# Want to seperate from my husband, but how?



## OatmealKisses (Jul 12, 2011)

I want to separate from my husband, but I don't know how financially. I'm a stay-at-home-mom of two kids; a 1 year old and 2 year old. 

I can't take it anymore. Almost the whole time we have been married I was wanted to leave him but money has held me back. What he makes qualifies us for state medical and WIC, nothing else. However, we have so much debt from his piss poor money managing and his problems getting DUI's He's facing his 3rd DUI now. He has not stopped drinking or blowing our money even after this last DUI. We are living with his parents because he doesn't make enough to live independently with all the debt, and bankruptcy will only take away medical debt and 1 card credit card. Which we can't pay any of now anyway having to have a lawyer for the DUI.


----------



## survivorwife (May 15, 2012)

OatmealKisses said:


> I want to separate from my husband, but I don't know how financially. I'm a stay-at-home-mom of two kids; a 1 year old and 2 year old.
> 
> I can't take it anymore. Almost the whole time we have been married I was wanted to leave him but money has held me back. What he makes qualifies us for state medical and WIC, nothing else. However, we have so much debt from his piss poor money managing and his problems getting DUI's He's facing his 3rd DUI now. He has not stopped drinking or blowing our money even after this last DUI. We are living with his parents because he doesn't make enough to live independently with all the debt, and bankruptcy will only take away medical debt and 1 card credit card. Which we can't pay any of now anyway having to have a lawyer for the DUI.


How? You need to formulate a plan.

Housing. Is there anyone else you could live with temporarily in your family? Close friend(s)? Would anyone be willing to take you in? Your first problem is living with his family and you need to get away from being dependent on them.

Employment. You need an income. It appears that you will not be able to rely on him to support you. If you can't get a job outside the home, perhaps you can consider being a day-care provider and taking care of other people's children while watching your own until they are of school age.
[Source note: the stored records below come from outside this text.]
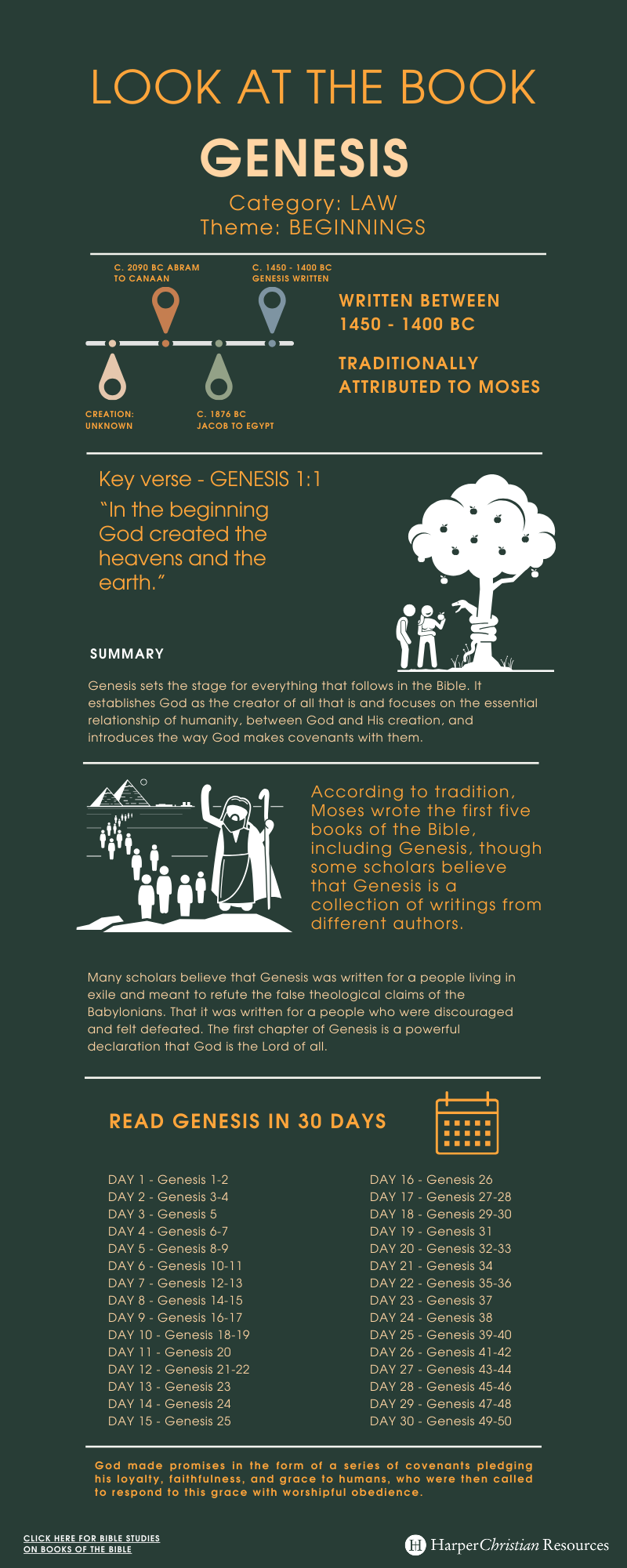 LOOK AT THE BOOK

GENESIS

Category: LAW
Theme: BEGINNINGS

C. 2090 BC ABRAM TO CANAAN

C. 1450 - 1400 BC GENESIS WRITTEN

CREATION: UNKNOWN

C. 1876 BC JACOB TO EGYPT

WRITTEN BETWEEN 1450 - 1400 BC

TRADITIONALLY ATTRIBUTED TO MOSES

Key verse - GENESIS 1:1

"In the beginning God created the heavens and the earth."

SUMMARY

Genesis sets the stage for everything that follows in the Bible. It establishes God as the creator of all that is and focuses on the essential relationship of humanity, between God and His creation, and introduces the way God makes covenants with them.

According to tradition, Moses wrote the first five books of the Bible, including Genesis, though some scholars believe that Genesis is a collection of writings from different authors.

Many scholars believe that Genesis was written for a people living in exile and meant to refute the false theological claims of the Babylonians. That it was written for a people who were discouraged and felt defeated. The first chapter of Genesis is a powerful declaration that God is the Lord of all.

READ GENESIS IN 30 DAYS

DAY 1 - Genesis 1-2
DAY 2 - Genesis 3-4
DAY 3 - Genesis 5
DAY 4 - Genesis 6-7
DAY 5 - Genesis 8-9
DAY 6 - Genesis 10-11
DAY 7 - Genesis 12-13
DAY 8 - Genesis 14-15
DAY 9 - Genesis 16-17
DAY 10 - Genesis 18-19
DAY 11 - Genesis 20
DAY 12 - Genesis 21-22
DAY 13 - Genesis 23
DAY 14 - Genesis 24
DAY 15 - Genesis 25

DAY 16 - Genesis 26
DAY 17 - Genesis 27-28
DAY 18 - Genesis 29-30
DAY 19 - Genesis 31
DAY 20 - Genesis 32-33
DAY 21 - Genesis 34
DAY 22 - Genesis 35-36
DAY 23 - Genesis 37
DAY 24 - Genesis 38
DAY 25 - Genesis 39-40
DAY 26 - Genesis 41-42
DAY 27 - Genesis 43-44
DAY 28 - Genesis 45-46
DAY 29 - Genesis 47-48
DAY 30 - Genesis 49-50

God made promises in the form of a series of covenants pledging his loyalty, faithfulness, and grace to humans, who were then called to respond to this grace with worshipful obedience.

CLICK HERE FOR BIBLE STUDIES ON BOOKS OF THE BIBLE

HarperChristian Resources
Temporary Government Assistance. Until you get on your feet, there is plenty of help in that regard to enable you and your children to survive without your spouse.

That's what I come up with for starters. Getting out from under being dependent on his family, and financially surviving without him. It can be done. Once you are on your own and able to stand on your own, you can seek legal advise which would require him to pay child support and alimony, but first you need to set yourself free.

Good luck!


----------



## debaussie71 (Nov 15, 2013)

I agree with survivorwife. You need to create a plan realistic in your situation. Grab a piece of paper even and brainstorm as to how you can get yourself and your children out of this situation.
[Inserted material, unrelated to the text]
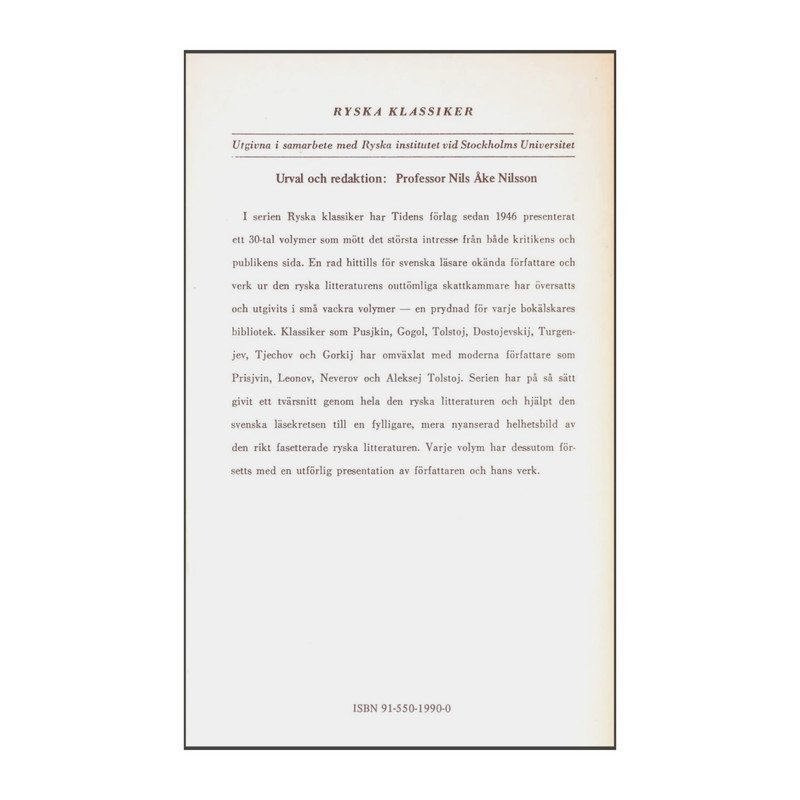 RYSKA KLASSIKER

Utgivna i samarbete med Ryska institutet vid Stockholms Universitet

Urval och redaktion: Professor Nils Åke Nilsson

I serien Ryska klassiker har Tidens förlag sedan 1946 presenterat ett 30-tal volymer som mött det största intresse från både kritikens och publikens sida. En rad hittills för svenska läsare okända författare och verk ur den ryska litteraturens outtömliga skattkammare har översatts och utgivits i små vackra volymer — en prydnad för varje bokälskares bibliotek. Klassiker som Pusjkin, Gogol, Tolstoj, Dostojevskij, Turgenjev, Tjechov och Gorkij har omväxlat med moderna författare som Prisjvin, Leonov, Neverov och Aleksej Tolstoj. Serien har på så sätt givit ett tvärsnitt genom hela den ryska litteraturen och hjälpt den svenska läsekretsen till en fylligare, mera nyanserad helhetsbild av den rikt fasetterade ryska litteraturen. Varje volym har dessutom försetts med en utförlig presentation av författaren och hans verk.

ISBN 91-550-1990-0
I even suggest speaking to the bank about the credit card situation and seeing if you can remove yourself from the account. Perhaps for your sake somehow see if your husband will allow for your name to be removed and at the same time create your own individual accounts so that you can start with your first step of independence there.

I think job hunting will be a good idea too. The day care provider is a fantastic idea in your instance where you have very young children.

Hug to you darling. Xx


----------



## Keenwa (Oct 26, 2013)

my cousin was in a similar situation years ago and I don't have a lot of advice because this sounds really hard, but I know that she ended up having to think outside of the box for a job. She ended up cleaning houses to make a living, this way she could bring her son with her to work and not need childcare. She made more money doing this than any other job she would have gotten at the time and it got her through. 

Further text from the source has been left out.